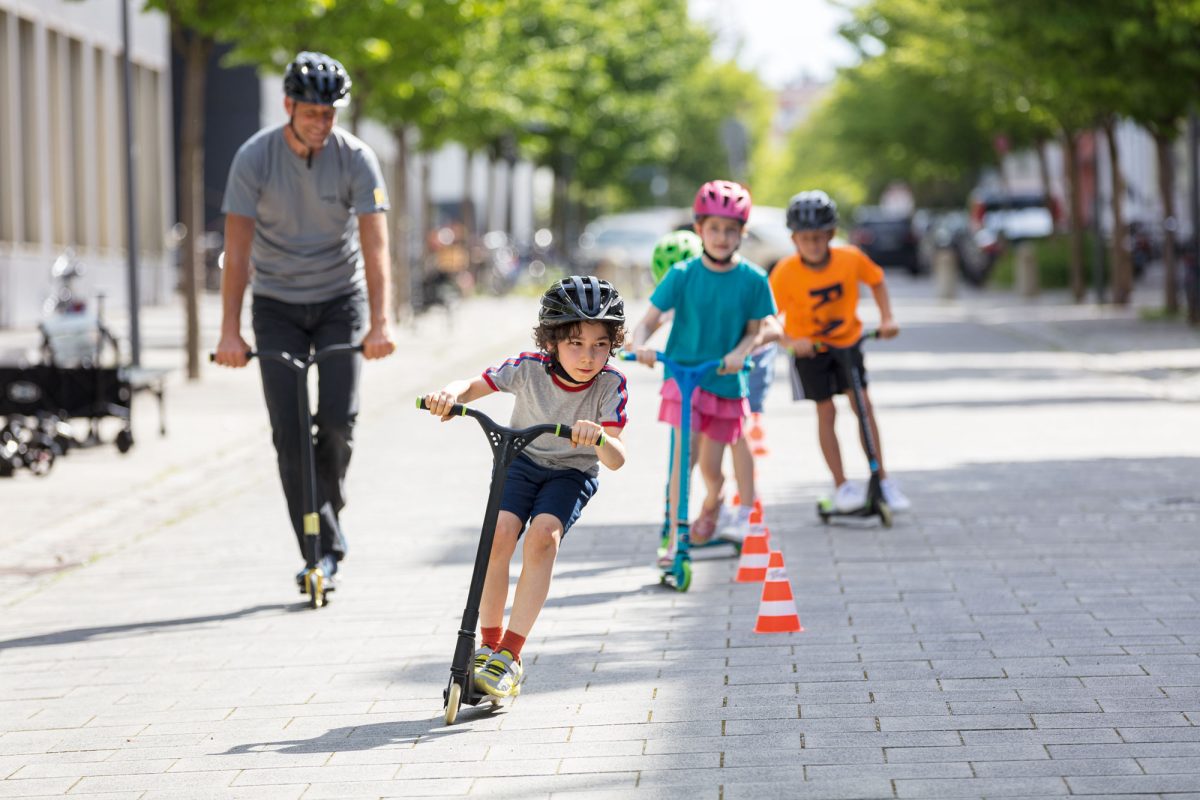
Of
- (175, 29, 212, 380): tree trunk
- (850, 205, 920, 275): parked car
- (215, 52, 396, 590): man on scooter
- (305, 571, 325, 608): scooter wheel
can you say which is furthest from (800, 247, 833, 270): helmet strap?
(850, 205, 920, 275): parked car

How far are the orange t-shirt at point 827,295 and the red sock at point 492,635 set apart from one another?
13.8 feet

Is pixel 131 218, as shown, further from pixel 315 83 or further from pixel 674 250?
pixel 315 83

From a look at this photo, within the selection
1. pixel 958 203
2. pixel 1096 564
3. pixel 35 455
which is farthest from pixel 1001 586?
pixel 958 203

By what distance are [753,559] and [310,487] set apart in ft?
5.79

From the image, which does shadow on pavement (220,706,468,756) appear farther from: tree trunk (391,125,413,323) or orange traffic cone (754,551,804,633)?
tree trunk (391,125,413,323)

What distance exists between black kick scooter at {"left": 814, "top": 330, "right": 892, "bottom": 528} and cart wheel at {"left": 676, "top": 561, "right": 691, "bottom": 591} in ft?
6.65

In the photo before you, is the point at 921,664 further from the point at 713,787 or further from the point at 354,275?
the point at 354,275

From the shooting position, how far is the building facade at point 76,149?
28469 mm

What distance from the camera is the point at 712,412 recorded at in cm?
938

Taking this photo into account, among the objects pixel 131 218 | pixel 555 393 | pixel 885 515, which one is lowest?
pixel 885 515

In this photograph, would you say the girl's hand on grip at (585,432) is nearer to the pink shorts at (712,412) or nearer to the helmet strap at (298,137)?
the helmet strap at (298,137)

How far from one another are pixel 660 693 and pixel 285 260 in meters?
2.86

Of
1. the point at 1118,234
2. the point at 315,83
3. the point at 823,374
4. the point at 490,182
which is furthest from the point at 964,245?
the point at 315,83

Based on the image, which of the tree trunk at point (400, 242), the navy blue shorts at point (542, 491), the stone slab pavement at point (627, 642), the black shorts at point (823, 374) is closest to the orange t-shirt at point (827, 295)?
the black shorts at point (823, 374)
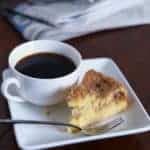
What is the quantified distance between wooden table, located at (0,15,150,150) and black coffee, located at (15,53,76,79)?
0.21 ft

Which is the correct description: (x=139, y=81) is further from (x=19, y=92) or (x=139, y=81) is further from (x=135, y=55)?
(x=19, y=92)

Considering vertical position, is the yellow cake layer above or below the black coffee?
below

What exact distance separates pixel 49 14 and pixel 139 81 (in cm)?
27

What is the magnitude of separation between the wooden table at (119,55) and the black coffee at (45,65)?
0.21 feet

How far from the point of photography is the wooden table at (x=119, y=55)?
57 cm

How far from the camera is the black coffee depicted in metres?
0.61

> _Instructions for the task_
Copy the whole listing above word for word, leaving out the pictures.

> _Solution to the problem_
Of
- (175, 29, 212, 380): tree trunk
- (850, 205, 920, 275): parked car
- (215, 52, 396, 590): man on scooter
- (305, 571, 325, 608): scooter wheel
can you say which is furthest from (800, 247, 833, 270): helmet strap?
(850, 205, 920, 275): parked car

How far are the orange t-shirt at point 827,295 and the red sock at point 492,635 set apart from one another?
13.8 feet

Is pixel 131 218, as shown, further from pixel 315 83 or further from pixel 674 250?
pixel 315 83

From a look at this photo, within the selection
1. pixel 958 203
2. pixel 1096 564
3. pixel 35 455
which is farthest from pixel 1001 586?
pixel 958 203

By what distance are [753,559] and [310,487] set apart in ft?
5.79

From the image, which does shadow on pavement (220,706,468,756) appear farther from: tree trunk (391,125,413,323) or orange traffic cone (754,551,804,633)?
tree trunk (391,125,413,323)

What distance exists between black kick scooter at {"left": 814, "top": 330, "right": 892, "bottom": 528} and cart wheel at {"left": 676, "top": 561, "right": 691, "bottom": 591} in ft?
6.65

In the photo before you, is the point at 921,664 further from the point at 713,787 or further from the point at 354,275?
the point at 354,275

From the shooting position, how far is the building facade at point 76,149?
28469 mm

What distance from the camera is the point at 712,412 recorded at in cm?
938

Taking this photo into account, among the objects pixel 131 218 | pixel 555 393 | pixel 885 515, which one is lowest?
pixel 885 515

In this photograph, would you say the girl's hand on grip at (585,432) is nearer to the pink shorts at (712,412) or nearer to the helmet strap at (298,137)?
the helmet strap at (298,137)

How far from one another are pixel 660 693 and pixel 285 260 in meters?
2.86

Of
1. the point at 1118,234
2. the point at 315,83
3. the point at 823,374
4. the point at 490,182
which is furthest from the point at 964,245?
the point at 315,83

Based on the image, which of the tree trunk at point (400, 242), the navy blue shorts at point (542, 491), the stone slab pavement at point (627, 642), the black shorts at point (823, 374) is closest to the orange t-shirt at point (827, 295)?
the black shorts at point (823, 374)
What is the quantified distance between wooden table, located at (0,15,150,150) and black coffee, located at (15,53,76,79)?
0.21 ft

Which is the correct description: (x=139, y=81) is further from (x=19, y=92) or (x=139, y=81) is further from (x=135, y=55)?
(x=19, y=92)

Considering vertical position, is the yellow cake layer above or below the black coffee?
below

What exact distance separates pixel 49 14 and pixel 139 81 (in cm)?
27

What is the magnitude of separation between the wooden table at (119,55) and the black coffee at (45,65)?
0.21 feet

How far from the point of photography is the wooden table at (x=119, y=55)?
57 cm

How far from the camera is the black coffee depicted in metres?
0.61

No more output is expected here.